Yet the Senate Republicans, the Party of No, the Handmaidens of Corporate Welfare, are more concerned about losing their political patrons than the fact that people all over the country are, quite literally, dying.

WASHINGTON — The mood was upbeat in early March when scores of powerful lawmakers and lobbyists joined President Obama in the East Room of the White House to talk about fixing the nation's health care system. Still, Sen. Chuck Grassley, R-Iowa, rose to tell Obama that many Republicans had a problem with his plan to let the government compete with private insurers.
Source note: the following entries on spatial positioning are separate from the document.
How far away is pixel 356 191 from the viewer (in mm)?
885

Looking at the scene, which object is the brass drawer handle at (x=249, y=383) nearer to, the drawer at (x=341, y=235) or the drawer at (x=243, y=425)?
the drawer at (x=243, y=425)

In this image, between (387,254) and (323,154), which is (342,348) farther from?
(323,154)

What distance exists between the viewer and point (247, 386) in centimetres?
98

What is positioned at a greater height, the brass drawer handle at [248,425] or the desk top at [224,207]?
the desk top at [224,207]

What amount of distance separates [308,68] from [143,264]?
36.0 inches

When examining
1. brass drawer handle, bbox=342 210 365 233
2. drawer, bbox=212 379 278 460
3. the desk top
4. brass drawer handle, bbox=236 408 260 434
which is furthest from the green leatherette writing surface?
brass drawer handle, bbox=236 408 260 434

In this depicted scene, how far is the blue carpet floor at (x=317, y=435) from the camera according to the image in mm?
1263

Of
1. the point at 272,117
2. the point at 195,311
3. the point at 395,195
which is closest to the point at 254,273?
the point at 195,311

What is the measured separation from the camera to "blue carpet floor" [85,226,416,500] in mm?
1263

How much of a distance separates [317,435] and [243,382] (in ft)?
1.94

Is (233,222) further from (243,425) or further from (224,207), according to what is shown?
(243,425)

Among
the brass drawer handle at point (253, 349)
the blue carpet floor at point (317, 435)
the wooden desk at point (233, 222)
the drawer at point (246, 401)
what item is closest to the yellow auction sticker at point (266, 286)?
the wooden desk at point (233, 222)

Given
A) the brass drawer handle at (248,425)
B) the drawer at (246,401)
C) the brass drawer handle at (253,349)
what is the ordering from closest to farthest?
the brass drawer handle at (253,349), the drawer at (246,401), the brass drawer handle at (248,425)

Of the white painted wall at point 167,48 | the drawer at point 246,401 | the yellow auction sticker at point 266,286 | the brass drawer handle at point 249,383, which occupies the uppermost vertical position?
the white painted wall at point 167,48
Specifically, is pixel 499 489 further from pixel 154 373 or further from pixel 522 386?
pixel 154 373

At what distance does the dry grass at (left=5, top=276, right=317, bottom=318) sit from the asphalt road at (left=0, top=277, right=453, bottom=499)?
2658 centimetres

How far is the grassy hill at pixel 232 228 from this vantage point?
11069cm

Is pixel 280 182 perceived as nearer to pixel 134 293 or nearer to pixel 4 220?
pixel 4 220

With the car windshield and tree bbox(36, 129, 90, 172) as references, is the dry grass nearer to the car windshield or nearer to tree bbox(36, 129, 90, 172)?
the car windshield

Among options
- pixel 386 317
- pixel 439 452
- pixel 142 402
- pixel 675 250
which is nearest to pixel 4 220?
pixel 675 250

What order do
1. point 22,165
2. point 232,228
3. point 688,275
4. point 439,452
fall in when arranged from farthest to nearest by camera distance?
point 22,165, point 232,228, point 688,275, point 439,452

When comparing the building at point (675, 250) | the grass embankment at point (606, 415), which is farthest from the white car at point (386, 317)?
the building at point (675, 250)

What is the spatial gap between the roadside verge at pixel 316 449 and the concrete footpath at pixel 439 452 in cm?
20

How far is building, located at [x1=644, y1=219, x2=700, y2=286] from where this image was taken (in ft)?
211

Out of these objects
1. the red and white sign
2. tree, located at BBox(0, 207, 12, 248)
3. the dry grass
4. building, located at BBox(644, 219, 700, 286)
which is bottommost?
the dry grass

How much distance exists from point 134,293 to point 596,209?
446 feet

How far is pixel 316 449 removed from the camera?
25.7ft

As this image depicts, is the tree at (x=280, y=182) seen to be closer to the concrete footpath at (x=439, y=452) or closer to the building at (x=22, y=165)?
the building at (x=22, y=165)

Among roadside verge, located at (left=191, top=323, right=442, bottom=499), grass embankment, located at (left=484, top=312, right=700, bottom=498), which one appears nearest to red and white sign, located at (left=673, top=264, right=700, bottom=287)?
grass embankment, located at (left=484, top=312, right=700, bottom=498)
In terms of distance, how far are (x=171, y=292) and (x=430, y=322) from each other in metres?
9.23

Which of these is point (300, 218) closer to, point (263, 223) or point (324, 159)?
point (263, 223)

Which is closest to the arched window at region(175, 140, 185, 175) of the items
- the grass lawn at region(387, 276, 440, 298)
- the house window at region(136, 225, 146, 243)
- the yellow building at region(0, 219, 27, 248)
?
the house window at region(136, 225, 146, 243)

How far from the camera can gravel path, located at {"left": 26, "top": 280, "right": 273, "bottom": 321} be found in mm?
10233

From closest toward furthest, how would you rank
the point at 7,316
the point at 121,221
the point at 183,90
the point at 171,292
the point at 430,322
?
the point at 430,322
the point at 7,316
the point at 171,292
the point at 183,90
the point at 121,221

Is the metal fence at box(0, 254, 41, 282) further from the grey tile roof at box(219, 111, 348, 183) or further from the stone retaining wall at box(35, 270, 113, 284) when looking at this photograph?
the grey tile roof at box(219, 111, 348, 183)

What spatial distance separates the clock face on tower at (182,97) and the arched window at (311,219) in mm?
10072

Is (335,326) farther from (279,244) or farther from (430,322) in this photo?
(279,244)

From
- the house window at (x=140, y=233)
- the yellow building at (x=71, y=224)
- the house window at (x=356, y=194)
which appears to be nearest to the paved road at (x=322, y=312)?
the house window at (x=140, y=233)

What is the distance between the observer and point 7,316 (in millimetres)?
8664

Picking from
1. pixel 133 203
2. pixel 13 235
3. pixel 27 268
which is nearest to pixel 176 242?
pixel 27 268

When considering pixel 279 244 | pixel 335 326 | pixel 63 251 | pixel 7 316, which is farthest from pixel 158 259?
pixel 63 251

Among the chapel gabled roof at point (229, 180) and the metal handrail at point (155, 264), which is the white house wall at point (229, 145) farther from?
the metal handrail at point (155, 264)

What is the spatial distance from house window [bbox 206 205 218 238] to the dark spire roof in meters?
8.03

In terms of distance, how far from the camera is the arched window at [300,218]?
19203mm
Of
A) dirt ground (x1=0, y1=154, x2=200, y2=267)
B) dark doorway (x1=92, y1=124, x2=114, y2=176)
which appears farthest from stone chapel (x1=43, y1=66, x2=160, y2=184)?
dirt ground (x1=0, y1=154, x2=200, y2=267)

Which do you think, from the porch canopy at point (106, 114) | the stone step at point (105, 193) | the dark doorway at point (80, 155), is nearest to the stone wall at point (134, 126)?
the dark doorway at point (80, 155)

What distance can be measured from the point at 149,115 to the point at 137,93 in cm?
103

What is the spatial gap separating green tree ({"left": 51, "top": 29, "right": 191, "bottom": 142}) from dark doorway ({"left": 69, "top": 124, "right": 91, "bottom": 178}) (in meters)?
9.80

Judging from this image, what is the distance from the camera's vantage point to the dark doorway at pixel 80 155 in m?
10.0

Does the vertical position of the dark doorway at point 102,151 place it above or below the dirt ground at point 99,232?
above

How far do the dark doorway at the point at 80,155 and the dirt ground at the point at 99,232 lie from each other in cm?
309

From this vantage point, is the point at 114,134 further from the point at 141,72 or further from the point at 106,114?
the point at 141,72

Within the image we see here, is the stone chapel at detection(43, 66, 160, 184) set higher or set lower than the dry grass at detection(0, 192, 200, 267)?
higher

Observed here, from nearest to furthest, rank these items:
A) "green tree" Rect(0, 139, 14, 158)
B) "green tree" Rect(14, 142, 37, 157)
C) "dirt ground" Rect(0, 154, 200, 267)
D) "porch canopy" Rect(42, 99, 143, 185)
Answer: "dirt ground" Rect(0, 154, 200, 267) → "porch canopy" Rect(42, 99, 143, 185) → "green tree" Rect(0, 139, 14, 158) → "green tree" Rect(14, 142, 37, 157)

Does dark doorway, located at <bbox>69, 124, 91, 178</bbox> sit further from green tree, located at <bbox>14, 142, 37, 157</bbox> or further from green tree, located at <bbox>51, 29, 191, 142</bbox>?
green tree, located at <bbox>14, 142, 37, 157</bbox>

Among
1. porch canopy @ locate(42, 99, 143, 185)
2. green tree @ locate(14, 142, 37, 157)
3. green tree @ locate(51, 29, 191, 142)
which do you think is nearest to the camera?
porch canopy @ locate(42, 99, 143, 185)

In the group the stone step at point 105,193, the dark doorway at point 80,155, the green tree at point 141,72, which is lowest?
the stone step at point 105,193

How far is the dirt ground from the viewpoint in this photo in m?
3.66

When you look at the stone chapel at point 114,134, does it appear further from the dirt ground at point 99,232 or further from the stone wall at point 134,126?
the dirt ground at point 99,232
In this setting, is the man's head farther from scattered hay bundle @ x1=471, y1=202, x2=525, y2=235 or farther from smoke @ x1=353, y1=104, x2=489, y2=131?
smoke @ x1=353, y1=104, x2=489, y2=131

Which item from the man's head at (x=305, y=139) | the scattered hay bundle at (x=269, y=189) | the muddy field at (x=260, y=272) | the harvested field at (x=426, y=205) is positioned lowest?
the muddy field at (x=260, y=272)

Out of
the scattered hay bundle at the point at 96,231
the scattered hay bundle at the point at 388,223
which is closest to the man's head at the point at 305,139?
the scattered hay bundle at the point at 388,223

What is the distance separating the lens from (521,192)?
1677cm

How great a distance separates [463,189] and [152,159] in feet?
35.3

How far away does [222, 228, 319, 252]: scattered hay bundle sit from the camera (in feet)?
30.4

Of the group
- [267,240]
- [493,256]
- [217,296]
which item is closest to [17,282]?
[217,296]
"There's a lot of us that feel that the government is an unfair competitor," Grassley said. "We have to keep what we have now strong, and make it stronger."

Translation: We can't possibly let you cut into insurance companies' obscene profit margins!

Three months later, disagreement has turned to discord over a key element of Obama's health care prescription: his insistence on a "public plan" to compete with private insurers. America's Health Insurance Plans, an industry trade group, is joined by the American Medical Association, U.S. Chamber of Commerce and others that have expressed misgivings about greater government involvement.

"We're not sure that the government is very good at running a health plan," said Nancy Nielsen, president of the AMA, which heard Obama defend his plan Monday.

Except for Medicare, with that measley 3% in administrative costs - and the V.A. system. But we'd rather not talk about that!

That has led to a number of compromise proposals, designed to inject choice and competition into the market without letting the government set prices or shift costs to the private sector.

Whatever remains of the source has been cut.